From Ted Gosnell at First Home Mortgage. To see the rates, click on the link at the bottom of the page.
“While the stock market had a rough week, mortgage markets were relatively quiet, with no economic surprises, there was little change in mortgage rates.
This week’s economic news showed little or no indication of inflationary factors. Since low inflation is always good news for mortgage rates we can be hopeful that rates will remain low a little longer.

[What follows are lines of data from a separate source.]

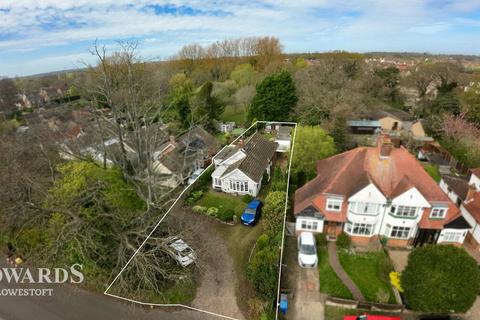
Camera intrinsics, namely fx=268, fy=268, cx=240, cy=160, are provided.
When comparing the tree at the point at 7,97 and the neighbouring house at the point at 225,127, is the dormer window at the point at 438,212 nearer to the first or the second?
the neighbouring house at the point at 225,127

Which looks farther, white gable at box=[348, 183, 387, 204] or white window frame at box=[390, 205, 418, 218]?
white window frame at box=[390, 205, 418, 218]

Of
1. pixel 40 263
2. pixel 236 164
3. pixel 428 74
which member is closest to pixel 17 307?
pixel 40 263

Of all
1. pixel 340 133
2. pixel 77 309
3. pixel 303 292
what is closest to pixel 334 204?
pixel 303 292

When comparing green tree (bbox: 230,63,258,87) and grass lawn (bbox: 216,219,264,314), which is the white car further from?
green tree (bbox: 230,63,258,87)

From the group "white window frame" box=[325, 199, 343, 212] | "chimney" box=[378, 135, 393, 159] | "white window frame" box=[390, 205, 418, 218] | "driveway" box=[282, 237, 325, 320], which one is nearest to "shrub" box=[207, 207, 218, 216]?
"driveway" box=[282, 237, 325, 320]

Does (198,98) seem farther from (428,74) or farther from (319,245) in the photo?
(428,74)
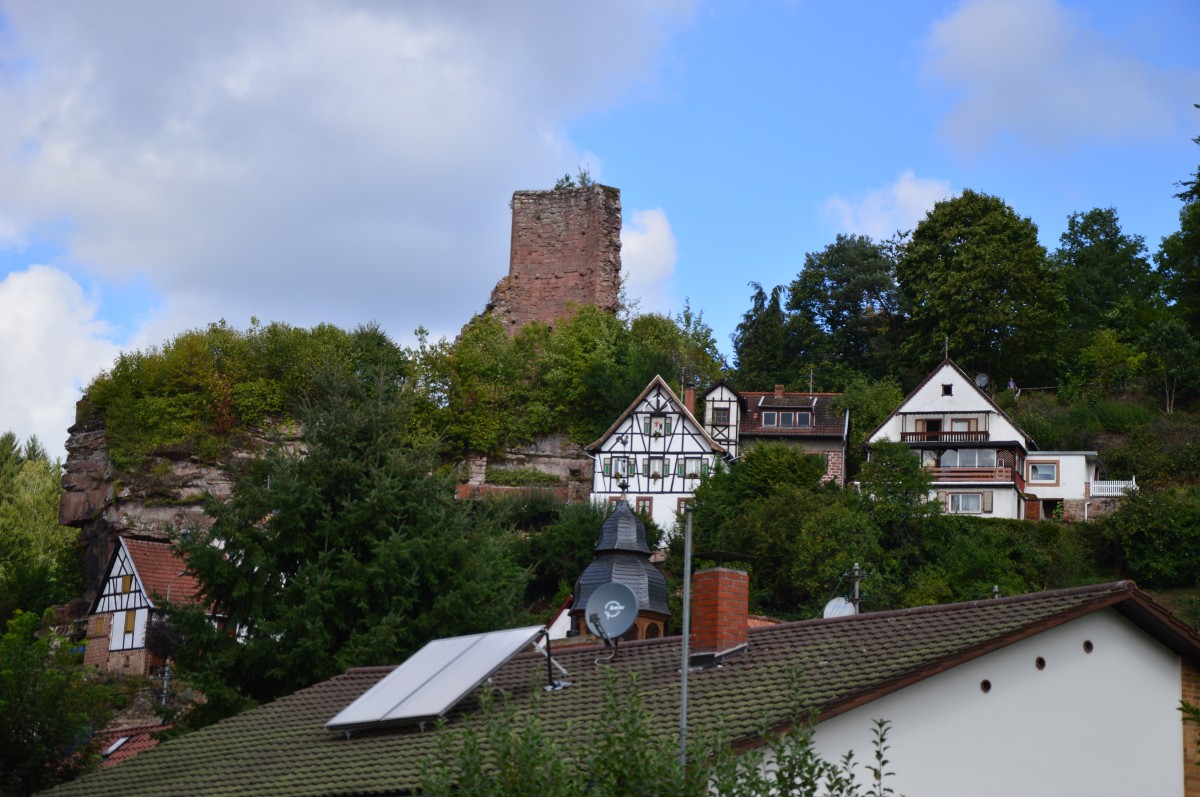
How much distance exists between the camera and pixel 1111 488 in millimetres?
49906

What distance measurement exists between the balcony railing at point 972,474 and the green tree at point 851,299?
13.9 metres

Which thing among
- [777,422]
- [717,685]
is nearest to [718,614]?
[717,685]

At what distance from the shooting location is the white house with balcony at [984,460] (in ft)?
165

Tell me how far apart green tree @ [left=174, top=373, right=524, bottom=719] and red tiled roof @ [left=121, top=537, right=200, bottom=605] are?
1835 cm

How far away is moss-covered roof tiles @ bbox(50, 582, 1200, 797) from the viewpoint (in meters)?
13.1

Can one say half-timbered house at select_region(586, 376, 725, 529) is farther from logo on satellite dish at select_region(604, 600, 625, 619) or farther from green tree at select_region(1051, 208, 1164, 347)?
logo on satellite dish at select_region(604, 600, 625, 619)

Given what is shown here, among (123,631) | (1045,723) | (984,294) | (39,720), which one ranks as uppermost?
(984,294)

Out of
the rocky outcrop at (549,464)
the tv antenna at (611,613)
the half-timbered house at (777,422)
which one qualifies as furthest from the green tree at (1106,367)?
the tv antenna at (611,613)

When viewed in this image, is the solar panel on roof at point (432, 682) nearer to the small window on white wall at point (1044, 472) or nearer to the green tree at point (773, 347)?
the small window on white wall at point (1044, 472)

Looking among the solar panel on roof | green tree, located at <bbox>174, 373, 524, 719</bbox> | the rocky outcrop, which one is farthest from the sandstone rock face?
the solar panel on roof

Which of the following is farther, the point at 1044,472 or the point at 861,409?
the point at 861,409

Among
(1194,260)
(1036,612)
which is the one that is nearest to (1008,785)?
(1036,612)

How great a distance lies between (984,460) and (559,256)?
1880cm

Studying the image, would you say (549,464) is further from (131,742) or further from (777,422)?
(131,742)
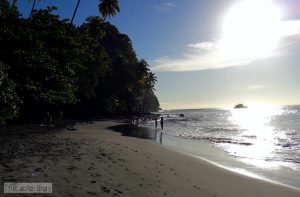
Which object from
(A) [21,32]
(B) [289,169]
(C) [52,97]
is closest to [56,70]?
(C) [52,97]

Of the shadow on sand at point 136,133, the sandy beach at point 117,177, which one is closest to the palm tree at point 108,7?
the shadow on sand at point 136,133

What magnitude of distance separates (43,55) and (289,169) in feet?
48.8

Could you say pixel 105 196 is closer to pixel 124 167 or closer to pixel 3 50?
pixel 124 167

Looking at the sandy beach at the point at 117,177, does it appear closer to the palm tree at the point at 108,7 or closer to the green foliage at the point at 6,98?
the green foliage at the point at 6,98

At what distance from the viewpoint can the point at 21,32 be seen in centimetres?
1652

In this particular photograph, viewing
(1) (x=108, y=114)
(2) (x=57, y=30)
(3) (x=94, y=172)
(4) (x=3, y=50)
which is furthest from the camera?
A: (1) (x=108, y=114)

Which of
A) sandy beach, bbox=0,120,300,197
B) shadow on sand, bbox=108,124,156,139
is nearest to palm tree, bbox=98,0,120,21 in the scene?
shadow on sand, bbox=108,124,156,139
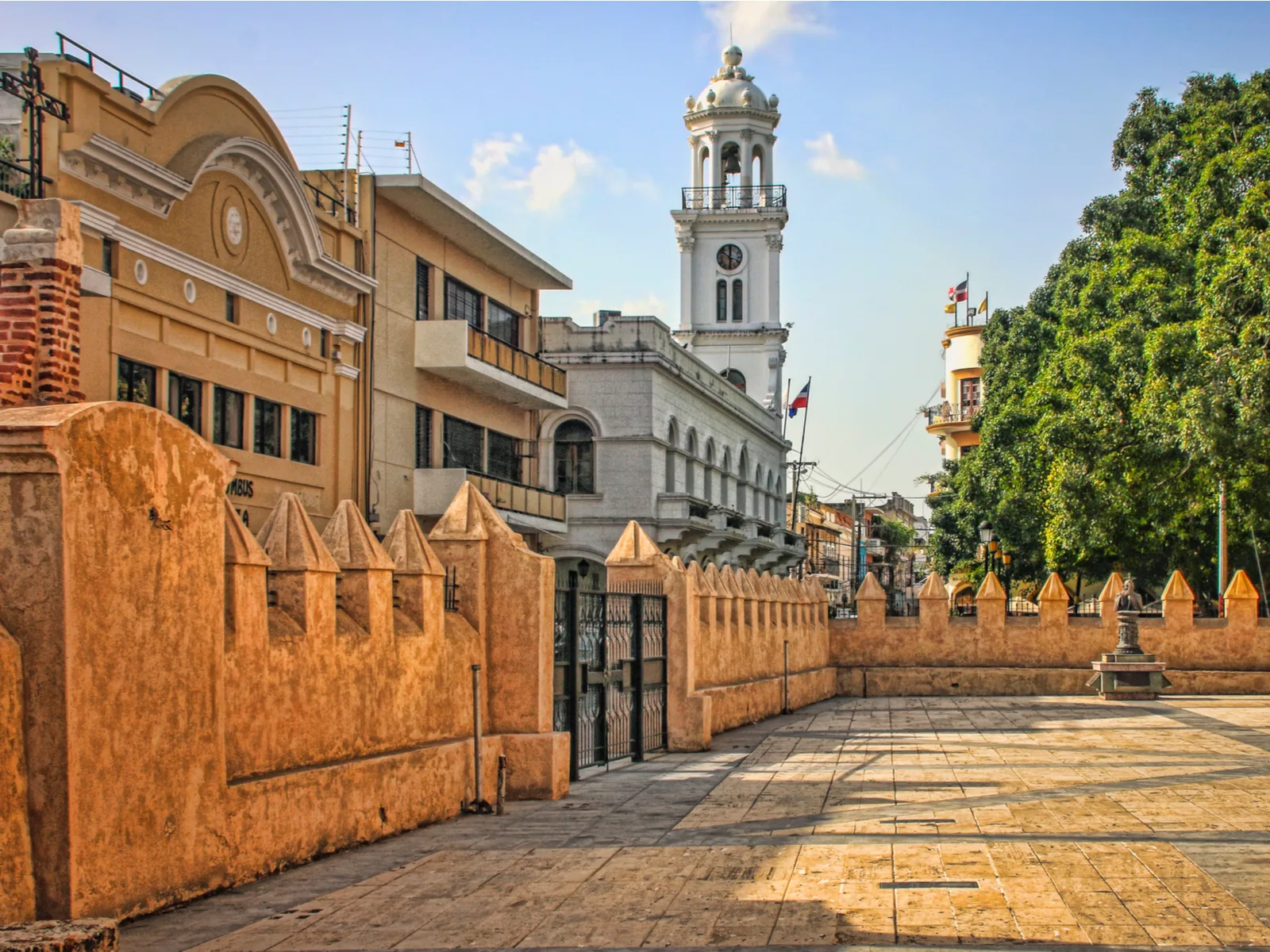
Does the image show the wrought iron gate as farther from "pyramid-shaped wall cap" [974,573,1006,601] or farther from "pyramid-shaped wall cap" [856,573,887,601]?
"pyramid-shaped wall cap" [974,573,1006,601]

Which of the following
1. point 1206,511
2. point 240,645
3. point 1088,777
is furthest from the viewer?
point 1206,511

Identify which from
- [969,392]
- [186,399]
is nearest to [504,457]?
[186,399]

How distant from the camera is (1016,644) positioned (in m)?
31.2

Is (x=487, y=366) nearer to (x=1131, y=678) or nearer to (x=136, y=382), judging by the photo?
(x=136, y=382)

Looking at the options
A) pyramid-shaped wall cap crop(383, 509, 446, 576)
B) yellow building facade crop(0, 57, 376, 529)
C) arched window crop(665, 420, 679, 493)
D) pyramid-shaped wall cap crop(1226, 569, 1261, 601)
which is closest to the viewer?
pyramid-shaped wall cap crop(383, 509, 446, 576)

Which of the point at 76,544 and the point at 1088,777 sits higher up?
the point at 76,544

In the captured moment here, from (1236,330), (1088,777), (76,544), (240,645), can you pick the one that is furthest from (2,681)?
(1236,330)

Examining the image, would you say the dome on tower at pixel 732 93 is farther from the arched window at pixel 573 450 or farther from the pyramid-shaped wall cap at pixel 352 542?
the pyramid-shaped wall cap at pixel 352 542

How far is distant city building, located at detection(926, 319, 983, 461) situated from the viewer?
234 ft

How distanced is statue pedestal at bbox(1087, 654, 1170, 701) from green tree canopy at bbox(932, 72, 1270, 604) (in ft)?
13.5

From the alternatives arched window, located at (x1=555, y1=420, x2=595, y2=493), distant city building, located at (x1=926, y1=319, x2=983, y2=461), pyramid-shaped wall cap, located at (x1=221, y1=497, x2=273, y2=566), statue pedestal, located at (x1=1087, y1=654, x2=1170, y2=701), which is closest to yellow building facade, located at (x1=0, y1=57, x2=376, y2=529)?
pyramid-shaped wall cap, located at (x1=221, y1=497, x2=273, y2=566)

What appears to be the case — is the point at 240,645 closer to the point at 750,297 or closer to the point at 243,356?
the point at 243,356

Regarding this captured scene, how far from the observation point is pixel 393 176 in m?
28.6

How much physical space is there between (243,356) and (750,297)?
132ft
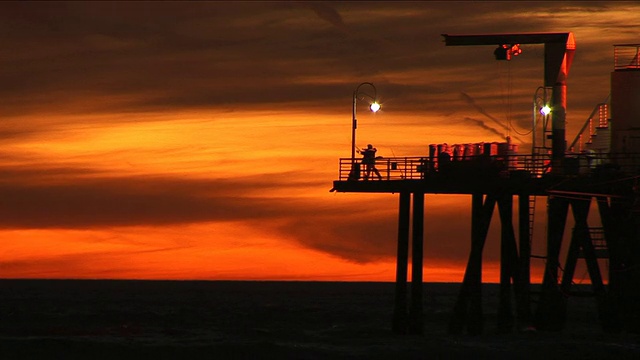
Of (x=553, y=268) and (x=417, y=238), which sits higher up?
(x=417, y=238)

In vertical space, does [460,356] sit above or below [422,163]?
below

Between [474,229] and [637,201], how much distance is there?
8.66 metres

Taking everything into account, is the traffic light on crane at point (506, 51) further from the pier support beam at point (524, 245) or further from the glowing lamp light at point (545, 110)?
the pier support beam at point (524, 245)

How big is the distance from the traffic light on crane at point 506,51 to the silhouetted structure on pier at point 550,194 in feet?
0.15

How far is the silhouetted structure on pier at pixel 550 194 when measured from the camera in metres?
51.6

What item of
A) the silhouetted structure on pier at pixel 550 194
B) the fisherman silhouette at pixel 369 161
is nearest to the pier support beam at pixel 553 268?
the silhouetted structure on pier at pixel 550 194

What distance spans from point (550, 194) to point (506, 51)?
718 cm

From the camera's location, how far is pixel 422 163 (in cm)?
5484

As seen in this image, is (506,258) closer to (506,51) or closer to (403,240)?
(403,240)

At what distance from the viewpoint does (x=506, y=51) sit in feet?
181

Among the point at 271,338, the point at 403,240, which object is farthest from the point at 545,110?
the point at 271,338

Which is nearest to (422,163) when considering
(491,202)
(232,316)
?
(491,202)

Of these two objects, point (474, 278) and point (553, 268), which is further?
point (474, 278)

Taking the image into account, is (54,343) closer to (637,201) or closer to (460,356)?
(460,356)
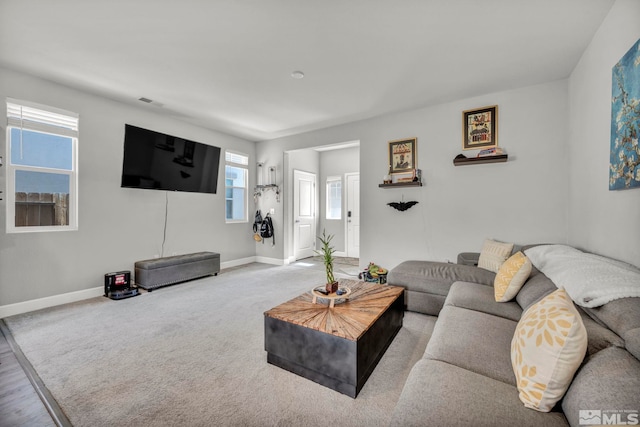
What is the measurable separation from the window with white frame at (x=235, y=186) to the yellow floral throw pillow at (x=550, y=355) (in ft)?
16.8

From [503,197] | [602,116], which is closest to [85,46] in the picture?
[602,116]

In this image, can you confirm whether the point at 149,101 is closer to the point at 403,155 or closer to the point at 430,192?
the point at 403,155

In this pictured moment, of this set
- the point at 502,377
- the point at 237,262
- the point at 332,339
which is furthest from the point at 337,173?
the point at 502,377

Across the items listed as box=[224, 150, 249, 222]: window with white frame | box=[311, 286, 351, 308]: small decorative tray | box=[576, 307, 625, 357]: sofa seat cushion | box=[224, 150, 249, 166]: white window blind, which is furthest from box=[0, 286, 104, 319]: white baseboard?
box=[576, 307, 625, 357]: sofa seat cushion

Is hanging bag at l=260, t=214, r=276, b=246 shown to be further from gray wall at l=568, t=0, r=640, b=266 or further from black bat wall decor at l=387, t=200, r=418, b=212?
gray wall at l=568, t=0, r=640, b=266

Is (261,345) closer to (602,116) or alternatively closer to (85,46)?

The Fed’s announcement of their intention to reduce purchases of mortgage backed securities (MBS) once inflation begins to rise could be doubly problematic should inflationary indicators appear. With the Fed’s withdrawal of financial backing for mortgage and Treasury securities and inflation’s negative affect on financial markets all rates will be pushed upward and mortgage rates will once again rise to more natural and higher levels. I haven’t changed my opinion that higher interest rates may also bring higher mortgage availability for our more challenging mortgage applicants? So we’ll have to wait and see and hope for the best?
All that said, low mortgage rates will not be here forever and the time for credit worthy buyers to buy more house for the lowest payments imaginable, may soon end. So as the saying goes…”Make hay while the sun shines.” And remember, speaking of sunshine, the financial markets are just as unpredictable as sunshine and the weather, so don’t take these 3.25% mortgage rates for granted.”